### Source
______

You've checked your AI risk score. It's higher than you'd like. Now what?
That's the question roughly 1.3 million Australians may need to answer by 2030, according to McKinsey's analysis of generative AI and the Australian workforce. About 9 per cent of us could need to move into a different occupation altogether — not just a different company, a different line of work.
That sounds alarming. But it's also an opportunity, because the data tells a more interesting story than "AI is taking all the jobs." Some occupations are shrinking. Others are booming. And the gap between knowing your risk and doing something about it is smaller than most people think.
Here are five practical steps, grounded in real Australian employment data.
1. Understand What's Actually at Risk
Not all AI exposure is created equal. The Jobs and Skills Australia Generative AI Capacity Study found that augmentation — AI helping you do your job better — outweighs full automation across most occupations.
The occupations facing genuine displacement are concentrated in routine, rules-based work:
- Keyboard operators — AI score 8.0/10, employment down 6% over five years, just 53,100 workers remaining
- Bookkeepers — AI score 7.1/10, employment growth stalled at 1.3% over five years
- General clerks — AI score 7.0/10, 286,600 employed but increasingly automated
Compare that with electricians at 2.8/10 or registered nurses at 4.1/10. The difference isn't random. Jobs that involve unpredictable physical environments, complex human interaction, or hands-on problem-solving are much harder for AI to touch.

______

### Listed entries
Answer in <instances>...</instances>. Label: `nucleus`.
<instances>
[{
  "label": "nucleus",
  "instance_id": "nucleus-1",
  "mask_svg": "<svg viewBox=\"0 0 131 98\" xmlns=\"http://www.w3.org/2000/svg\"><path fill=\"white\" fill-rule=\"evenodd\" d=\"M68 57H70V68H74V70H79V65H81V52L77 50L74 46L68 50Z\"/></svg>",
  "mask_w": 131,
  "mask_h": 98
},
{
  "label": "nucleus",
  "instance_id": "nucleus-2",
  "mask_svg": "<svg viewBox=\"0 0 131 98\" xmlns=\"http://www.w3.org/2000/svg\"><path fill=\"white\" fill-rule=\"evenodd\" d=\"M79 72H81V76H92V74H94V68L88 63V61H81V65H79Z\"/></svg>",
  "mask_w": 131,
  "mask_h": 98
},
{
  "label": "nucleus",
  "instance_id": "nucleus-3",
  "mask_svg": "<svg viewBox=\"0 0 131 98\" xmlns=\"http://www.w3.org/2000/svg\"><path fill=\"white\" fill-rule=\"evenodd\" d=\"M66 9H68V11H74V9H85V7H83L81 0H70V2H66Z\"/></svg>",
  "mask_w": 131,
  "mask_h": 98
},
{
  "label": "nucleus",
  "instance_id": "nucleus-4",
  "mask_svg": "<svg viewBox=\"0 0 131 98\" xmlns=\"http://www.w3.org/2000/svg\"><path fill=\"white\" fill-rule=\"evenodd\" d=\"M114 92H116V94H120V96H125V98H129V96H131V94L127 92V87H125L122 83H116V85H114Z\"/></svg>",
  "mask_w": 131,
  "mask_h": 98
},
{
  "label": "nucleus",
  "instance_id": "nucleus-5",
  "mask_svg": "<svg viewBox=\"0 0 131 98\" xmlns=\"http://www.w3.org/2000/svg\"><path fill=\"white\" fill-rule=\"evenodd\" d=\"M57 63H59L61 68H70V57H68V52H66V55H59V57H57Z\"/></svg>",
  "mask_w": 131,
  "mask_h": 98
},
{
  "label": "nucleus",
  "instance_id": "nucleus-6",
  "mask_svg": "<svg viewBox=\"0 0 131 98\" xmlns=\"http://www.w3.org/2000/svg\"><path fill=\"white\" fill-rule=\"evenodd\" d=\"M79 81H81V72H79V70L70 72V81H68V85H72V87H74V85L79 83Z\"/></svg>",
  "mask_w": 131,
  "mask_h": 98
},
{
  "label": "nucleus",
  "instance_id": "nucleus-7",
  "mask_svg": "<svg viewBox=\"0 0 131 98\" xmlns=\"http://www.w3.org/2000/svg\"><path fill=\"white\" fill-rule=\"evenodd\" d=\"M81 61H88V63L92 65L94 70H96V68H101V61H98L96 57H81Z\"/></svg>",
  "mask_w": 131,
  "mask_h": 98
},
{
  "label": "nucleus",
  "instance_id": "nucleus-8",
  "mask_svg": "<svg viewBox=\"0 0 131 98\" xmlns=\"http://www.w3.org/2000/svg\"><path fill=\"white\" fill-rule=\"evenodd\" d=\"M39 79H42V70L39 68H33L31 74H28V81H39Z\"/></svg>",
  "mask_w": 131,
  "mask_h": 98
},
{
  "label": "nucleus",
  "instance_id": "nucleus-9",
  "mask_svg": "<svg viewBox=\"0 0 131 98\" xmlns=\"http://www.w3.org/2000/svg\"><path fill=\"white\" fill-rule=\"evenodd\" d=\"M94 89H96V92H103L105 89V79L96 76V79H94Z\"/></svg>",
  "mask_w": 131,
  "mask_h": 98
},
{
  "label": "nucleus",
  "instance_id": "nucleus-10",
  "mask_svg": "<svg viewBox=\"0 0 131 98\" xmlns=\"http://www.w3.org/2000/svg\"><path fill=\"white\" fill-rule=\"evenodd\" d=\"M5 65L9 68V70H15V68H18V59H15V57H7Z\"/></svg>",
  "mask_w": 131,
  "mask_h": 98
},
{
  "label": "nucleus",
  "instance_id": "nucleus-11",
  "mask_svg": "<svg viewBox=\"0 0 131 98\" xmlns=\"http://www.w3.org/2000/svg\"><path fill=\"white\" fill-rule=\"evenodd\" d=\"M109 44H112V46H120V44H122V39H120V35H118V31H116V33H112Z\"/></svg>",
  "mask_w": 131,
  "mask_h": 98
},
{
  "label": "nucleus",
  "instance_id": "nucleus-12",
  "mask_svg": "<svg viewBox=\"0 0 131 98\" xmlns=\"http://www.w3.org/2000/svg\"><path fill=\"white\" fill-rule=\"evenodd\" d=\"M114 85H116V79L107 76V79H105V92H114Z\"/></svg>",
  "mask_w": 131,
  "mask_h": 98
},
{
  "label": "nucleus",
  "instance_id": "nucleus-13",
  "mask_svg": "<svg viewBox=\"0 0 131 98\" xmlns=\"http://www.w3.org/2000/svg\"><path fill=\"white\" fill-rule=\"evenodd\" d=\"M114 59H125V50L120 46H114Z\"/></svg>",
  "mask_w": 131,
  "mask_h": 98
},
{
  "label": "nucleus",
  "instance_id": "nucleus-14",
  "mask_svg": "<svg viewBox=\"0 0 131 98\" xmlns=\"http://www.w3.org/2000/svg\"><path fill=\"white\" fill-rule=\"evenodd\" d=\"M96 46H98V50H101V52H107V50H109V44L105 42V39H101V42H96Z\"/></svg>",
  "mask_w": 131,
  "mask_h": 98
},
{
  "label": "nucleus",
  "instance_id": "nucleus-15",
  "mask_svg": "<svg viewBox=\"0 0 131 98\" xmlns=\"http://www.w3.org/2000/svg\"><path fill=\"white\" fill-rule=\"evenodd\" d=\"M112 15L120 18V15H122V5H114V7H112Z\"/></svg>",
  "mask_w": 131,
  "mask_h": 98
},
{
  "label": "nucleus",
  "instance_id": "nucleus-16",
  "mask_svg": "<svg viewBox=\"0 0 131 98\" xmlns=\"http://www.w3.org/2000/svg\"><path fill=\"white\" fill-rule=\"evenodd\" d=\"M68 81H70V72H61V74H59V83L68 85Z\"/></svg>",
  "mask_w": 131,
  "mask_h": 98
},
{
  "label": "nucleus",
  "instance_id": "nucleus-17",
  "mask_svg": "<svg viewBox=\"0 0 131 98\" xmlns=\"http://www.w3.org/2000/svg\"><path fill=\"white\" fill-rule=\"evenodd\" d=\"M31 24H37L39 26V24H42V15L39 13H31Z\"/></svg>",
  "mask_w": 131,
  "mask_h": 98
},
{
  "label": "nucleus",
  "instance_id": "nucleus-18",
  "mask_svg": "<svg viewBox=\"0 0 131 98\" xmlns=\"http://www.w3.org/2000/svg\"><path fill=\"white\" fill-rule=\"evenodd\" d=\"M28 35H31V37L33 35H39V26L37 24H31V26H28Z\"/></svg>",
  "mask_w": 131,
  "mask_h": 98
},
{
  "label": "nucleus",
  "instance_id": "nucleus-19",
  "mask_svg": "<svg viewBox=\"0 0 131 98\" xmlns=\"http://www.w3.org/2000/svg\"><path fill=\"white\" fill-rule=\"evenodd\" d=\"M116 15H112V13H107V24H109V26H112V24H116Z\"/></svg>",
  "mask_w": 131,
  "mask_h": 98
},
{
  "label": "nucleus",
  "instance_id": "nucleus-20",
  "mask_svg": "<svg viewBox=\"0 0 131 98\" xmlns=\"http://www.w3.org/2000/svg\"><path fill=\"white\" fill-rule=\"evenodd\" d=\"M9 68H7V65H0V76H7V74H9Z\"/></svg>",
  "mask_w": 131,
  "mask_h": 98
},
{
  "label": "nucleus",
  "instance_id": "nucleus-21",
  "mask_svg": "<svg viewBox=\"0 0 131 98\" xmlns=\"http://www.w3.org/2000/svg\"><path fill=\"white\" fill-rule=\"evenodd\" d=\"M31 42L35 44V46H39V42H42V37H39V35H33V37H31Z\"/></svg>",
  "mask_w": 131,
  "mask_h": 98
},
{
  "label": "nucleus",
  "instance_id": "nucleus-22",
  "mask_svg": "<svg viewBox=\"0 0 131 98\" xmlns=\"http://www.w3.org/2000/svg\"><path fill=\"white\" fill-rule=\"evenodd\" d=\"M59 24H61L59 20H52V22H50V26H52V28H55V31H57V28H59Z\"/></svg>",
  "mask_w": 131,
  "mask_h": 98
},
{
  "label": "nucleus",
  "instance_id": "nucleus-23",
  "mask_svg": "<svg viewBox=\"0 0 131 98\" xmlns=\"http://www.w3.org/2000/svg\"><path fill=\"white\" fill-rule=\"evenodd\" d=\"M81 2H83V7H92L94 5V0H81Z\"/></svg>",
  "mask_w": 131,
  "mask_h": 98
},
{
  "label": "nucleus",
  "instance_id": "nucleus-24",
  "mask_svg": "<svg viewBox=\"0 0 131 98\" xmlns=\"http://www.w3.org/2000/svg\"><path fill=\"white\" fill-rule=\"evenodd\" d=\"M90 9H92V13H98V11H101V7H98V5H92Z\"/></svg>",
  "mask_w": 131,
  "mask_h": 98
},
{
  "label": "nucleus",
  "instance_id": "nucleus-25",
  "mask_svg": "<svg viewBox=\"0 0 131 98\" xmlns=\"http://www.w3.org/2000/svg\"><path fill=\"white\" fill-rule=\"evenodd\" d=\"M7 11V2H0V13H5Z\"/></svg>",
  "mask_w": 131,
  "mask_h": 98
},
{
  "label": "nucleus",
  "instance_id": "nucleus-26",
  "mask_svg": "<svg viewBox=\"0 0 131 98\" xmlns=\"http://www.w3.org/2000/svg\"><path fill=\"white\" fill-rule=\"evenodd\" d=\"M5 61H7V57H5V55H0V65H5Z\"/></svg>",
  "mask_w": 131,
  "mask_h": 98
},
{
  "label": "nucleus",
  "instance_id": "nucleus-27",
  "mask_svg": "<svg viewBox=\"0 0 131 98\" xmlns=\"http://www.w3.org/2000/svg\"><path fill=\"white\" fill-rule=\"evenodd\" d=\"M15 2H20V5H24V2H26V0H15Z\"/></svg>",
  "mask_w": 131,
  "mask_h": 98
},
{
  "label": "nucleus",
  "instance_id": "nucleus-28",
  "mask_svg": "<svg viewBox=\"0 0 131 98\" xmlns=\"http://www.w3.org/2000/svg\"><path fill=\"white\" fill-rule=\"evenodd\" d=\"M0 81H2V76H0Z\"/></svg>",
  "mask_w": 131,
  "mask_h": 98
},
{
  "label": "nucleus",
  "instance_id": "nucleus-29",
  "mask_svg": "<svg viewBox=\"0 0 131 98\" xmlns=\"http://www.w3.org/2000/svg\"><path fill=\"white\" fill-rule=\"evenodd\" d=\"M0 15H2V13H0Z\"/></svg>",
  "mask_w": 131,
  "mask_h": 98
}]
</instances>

______

### Written request
Quote the whole piece on AI job risk from above, word for word. The lines have nothing to do with the piece on AI job risk.

### Output below
You've checked your AI risk score. It's higher than you'd like. Now what?
That's the question roughly 1.3 million Australians may need to answer by 2030, according to McKinsey's analysis of generative AI and the Australian workforce. About 9 per cent of us could need to move into a different occupation altogether — not just a different company, a different line of work.
That sounds alarming. But it's also an opportunity, because the data tells a more interesting story than "AI is taking all the jobs." Some occupations are shrinking. Others are booming. And the gap between knowing your risk and doing something about it is smaller than most people think.
Here are five practical steps, grounded in real Australian employment data.
1. Understand What's Actually at Risk
Not all AI exposure is created equal. The Jobs and Skills Australia Generative AI Capacity Study found that augmentation — AI helping you do your job better — outweighs full automation across most occupations.
The occupations facing genuine displacement are concentrated in routine, rules-based work:
- Keyboard operators — AI score 8.0/10, employment down 6% over five years, just 53,100 workers remaining
- Bookkeepers — AI score 7.1/10, employment growth stalled at 1.3% over five years
- General clerks — AI score 7.0/10, 286,600 employed but increasingly automated
Compare that with electricians at 2.8/10 or registered nurses at 4.1/10. The difference isn't random. Jobs that involve unpredictable physical environments, complex human interaction, or hands-on problem-solving are much harder for AI to touch.